L'Italia ha intrapreso numerosi tentativi per costruire effettivamente un segmento industriale dedicato alla cultura e alla creatività. Nel corso degli anni sono stati emanati documenti strategici, avviati dibattiti pubblici e, più recentemente, introdotti strumenti normativi specifici. Tra questi spicca la creazione di una sezione dedicata nel registro nazionale delle imprese per le società appartenenti al cluster culturale-creativo. Questi passi testimoniano una volontà formale del nostro Paese di elevare l'iniziativa privata nel campo culturale e creativo a settore economico strutturato e riconosciuto.

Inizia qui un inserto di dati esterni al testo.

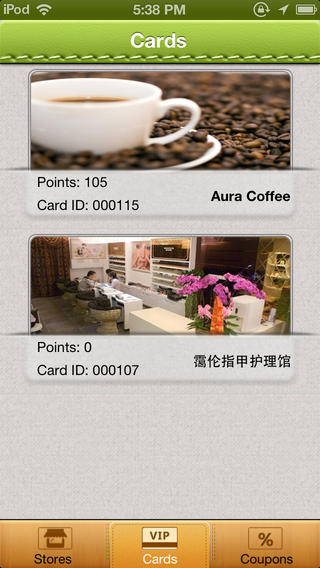 【免費生活App】Social Points-APP點子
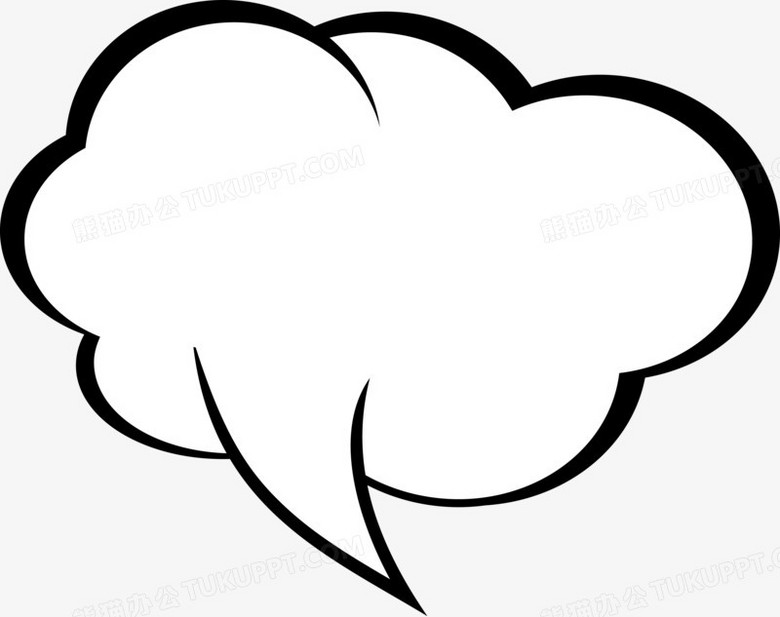 漫画对话框云朵对话框png图片素材下载 云朵png 熊猫办公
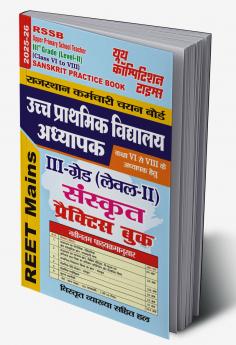 2025-26 RSSB Class-VI to VIII Grade-III Sanskrit Practice Book 192 395.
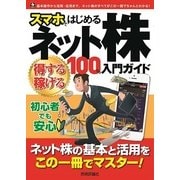 スマホではじめるネット株 ＜得する&稼げる＞ 100％入門ガイド（技術評論社） [電子書籍]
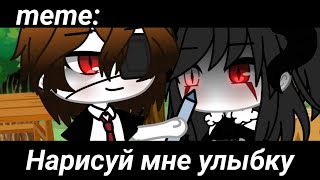 Нарисуй мне улыбку🦊🙂✨ ×meme× Gacha life _Oshibka136_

Malgrado questi sforzi, la realtà economica continua a discostarsi dagli obiettivi prefissati. Il settore audiovisivo rappresenta un caso emblematico di questa distanza tra intenzioni e risultati concreti. Le dichiarazioni e i dati recenti sull'industria audiovisiva evidenziano come il processo di vera industrializzazione sia ancora lontano dall'essere completato. Ciò significa che gli strumenti finora utilizzati, per quanto importanti dal punto di vista simbolico e normativo, non hanno ancora generato una trasformazione sostanziale nei volumi economici e nella competitività internazionale del settore.
L'audiovisivo rappresenta un tassello cruciale per l'economia della cultura italiana. Film, serie televisive, produzioni digitali e contenuti streaming costituiscono una leva potentissima per l'export culturale e per l'attrazione di investimenti. Tuttavia, senza una vera industrializzazione, il settore rischia di rimanere frammentato e poco competitivo rispetto ai player internazionali, incapace di generare i volumi economici di cui il Paese avrebbe bisogno.
La sfida per l'Italia consiste nel passare da una fase di proclami e normative a una di investimenti concreti, coordinamento strategico e sviluppo di infrastrutture dedicate. Solo così il patrimonio creativo italiano potrà effettivamente trasformarsi in un motore di sviluppo economico tangibile, capace di competere sui mercati globali e di generare occupazione qualificata sul territorio nazionale.